- What the task asks -
Return the full listing character for character, without its pictures.

- Materials provided -
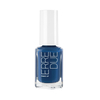 Product Erre Due Exclusive Nail Laquer | Απόχρωση 738 Bahama Blue thumbnail image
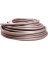 Southwire 3/4 in. D X 100 ft. L Thermoplastic Flexible Electrical Conduit For LFNC-B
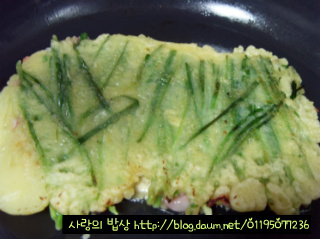 해물장터 이미지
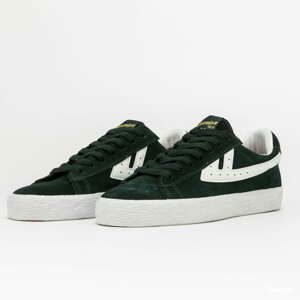 Warrior Shanghai Dime green / white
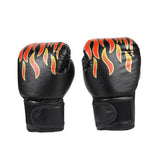 Kids Children Boxing Gloves Professional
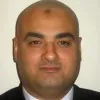 Hamed Saad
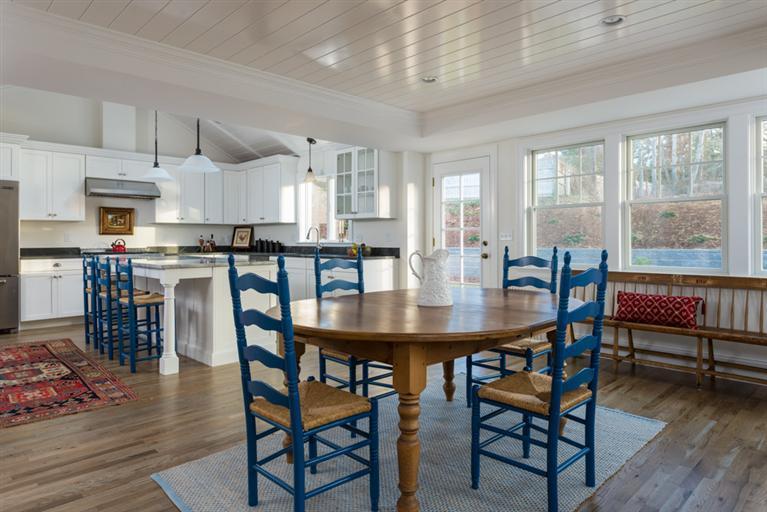 227 Barn Hill Road Chatham, MA 02633 - Photo 9 of 21 Additional Photo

- Expected answer -
 Product Erre Due Exclusive Nail Laquer | Απόχρωση 738 Bahama Blue thumbnail image
 Southwire 3/4 in. D X 100 ft. L Thermoplastic Flexible Electrical Conduit For LFNC-B
 해물장터 이미지
 Warrior Shanghai Dime green / white
 Kids Children Boxing Gloves Professional
 Hamed Saad
 227 Barn Hill Road Chatham, MA 02633 - Photo 9 of 21 Additional Photo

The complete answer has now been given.